Le taureau, lui, agonise. Du sang coule de sa bouche. Ses jambes avant s'affaissent, puis il tombe sur le flanc. Un torero accourt et d'un coup de poignard tue la bête.

Les spectateurs applaudissent, mais la scène n'a pas plu à tous. À côté, deux touristes se lèvent et partent en coup de vent. La dame se tient la bouche et retient ses larmes. Une autre spectatrice les imite.

Ce n'est pourtant que le début: cinq autres taureaux subiront le même sort ce soirlà aux arènes de Las Ventas, à Madrid.

Y aller ou pas?

Après deux heures de ce spectacle, on ressort un peu ébranlé. Non, la corrida n'est pas un autre produit touristique inoffensif. Elle est plutôt un rite controversé qui a fasciné les générations, de Goya à Ernest Hemingway. Un sacrifice - car c'en est un - qui vous plonge dans l'âme de l'Espagne, mais qui, aujourd'hui, la divise.

«D'un peuple de boeufs, je ne suis pas issu, écrivait le grand poète Miguel Hernandez, mort dans les prisons de Franco à l'âge de 31 ans. Mon peuple chante, le saut du lion, l'aigle qui fond droit sur sa proie, et la puissante charge du taureau, dont l'orgueil est dans les cornes.»

Pour ceux qui «chantent la charge du taureau», la corrida est un art. Ils font valoir que l'animal qui se trouve dans notre assiette subit une mort beaucoup moins «noble», voilée d'hypocrisie.

Pour ses détracteurs, elle est un jeu vain et cruel. La corrida est même interdite en Catalogne depuis 2012. Les sondages démontrent par ailleurs que les Espagnols y sont de moins en moins intéressés.

Alors la question se pose: y aller ou pas? PETA, le groupe de défense des animaux, recommande aux touristes de boycotter la corrida. «Vérifiez avec votre agence de voyages qu'aucune corrida ne fait partie de votre séjour», conseille le groupe.
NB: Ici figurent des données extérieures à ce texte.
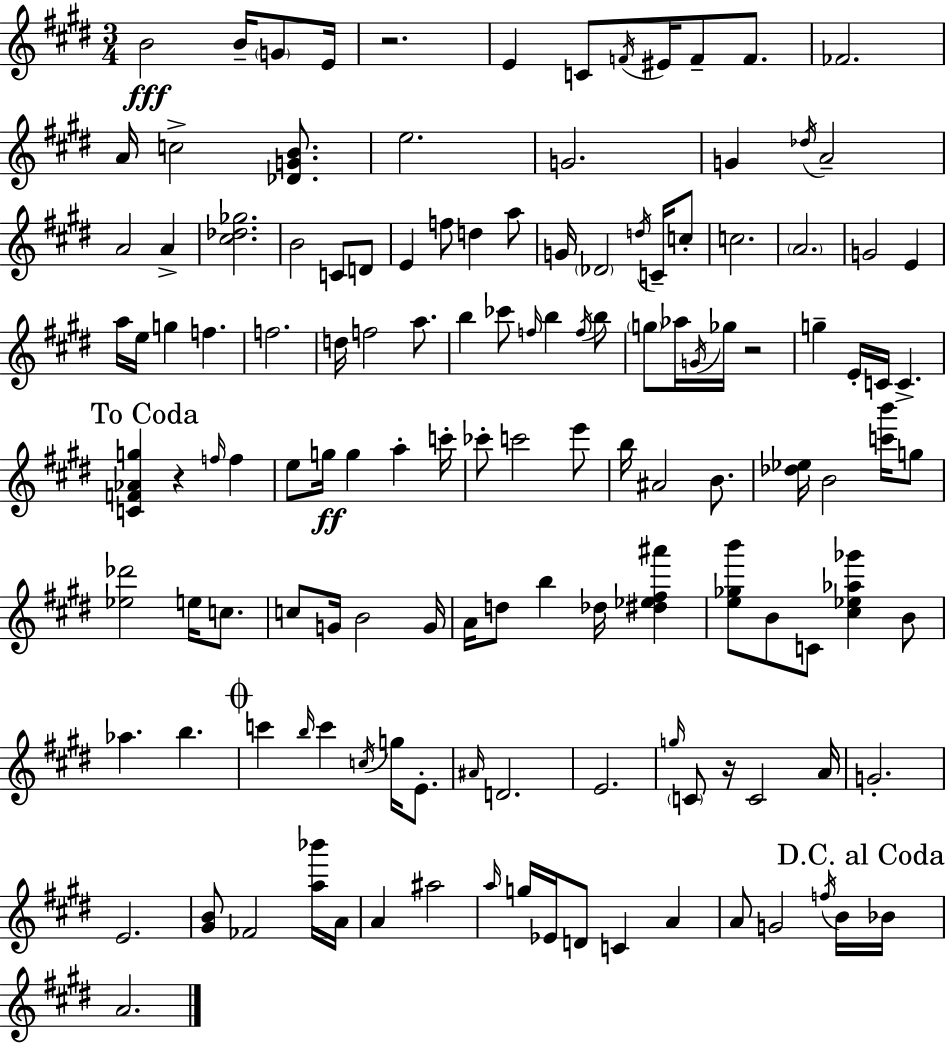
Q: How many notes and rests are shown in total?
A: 134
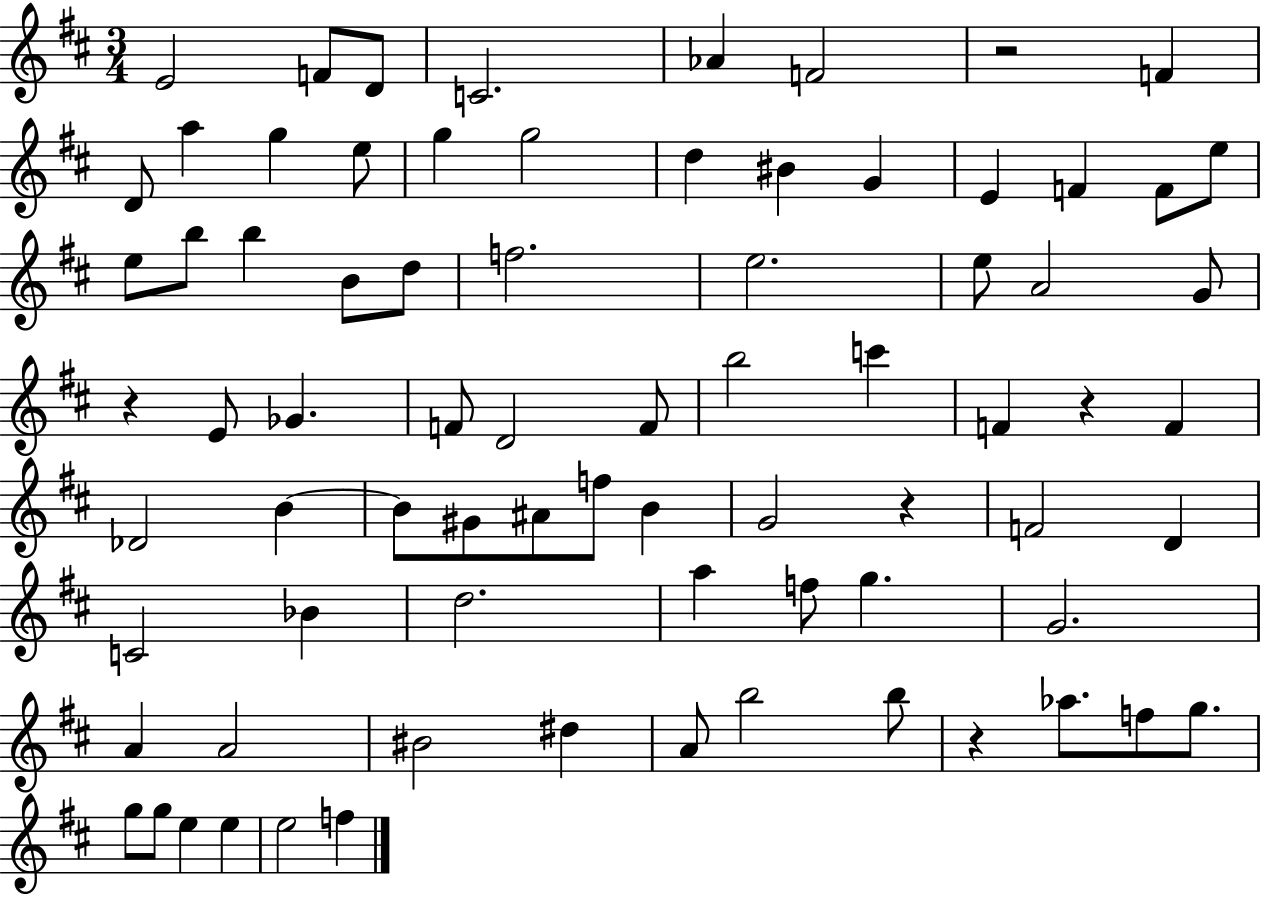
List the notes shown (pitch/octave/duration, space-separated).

E4/h F4/e D4/e C4/h. Ab4/q F4/h R/h F4/q D4/e A5/q G5/q E5/e G5/q G5/h D5/q BIS4/q G4/q E4/q F4/q F4/e E5/e E5/e B5/e B5/q B4/e D5/e F5/h. E5/h. E5/e A4/h G4/e R/q E4/e Gb4/q. F4/e D4/h F4/e B5/h C6/q F4/q R/q F4/q Db4/h B4/q B4/e G#4/e A#4/e F5/e B4/q G4/h R/q F4/h D4/q C4/h Bb4/q D5/h. A5/q F5/e G5/q. G4/h. A4/q A4/h BIS4/h D#5/q A4/e B5/h B5/e R/q Ab5/e. F5/e G5/e. G5/e G5/e E5/q E5/q E5/h F5/q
Sur des sites comme TripAdvisor se trouvent les témoignages de voyageurs horrifiés - bien qu'ils ne forment pas la majorité. «J'ai regardé quatre ou cinq combats et je ne pouvais plus regarder davantage, dit un commentaire récent. Je suggère que vous regardiez de la corrida en ligne avant de décider d'y aller en touriste.»

Mais la corrida, tout aussi sanglante et cruelle soit-elle, offre au voyageur ce que le voyage lui offre désormais trop peu: de l'inconfort. Elle le fait douter, le met mal à l'aise, le confronte à une tradition qui n'a pas encore été aseptisée.

On en ressort un peu ébranlé, donc. Il est 21h, le temps d'aller trouver une table où, autour d'une bouteille de vin de la Rioja, débattre de la corrida.

Ce sera en fin de compte aux Espagnols de trancher. Le voyageur, lui, n'est qu'observateur. Quand il rentre à la maison, il a le luxe de laisser derrière lui l'Espagne et ses débats de société. Le luxe de laisser décanter encore longtemps les deux heures qu'il vient de vivre. Le luxe de ne jamais devoir trouver de réponses aux questions que la corrida a plantées en lui comme une épée dans la chair d'un taureau.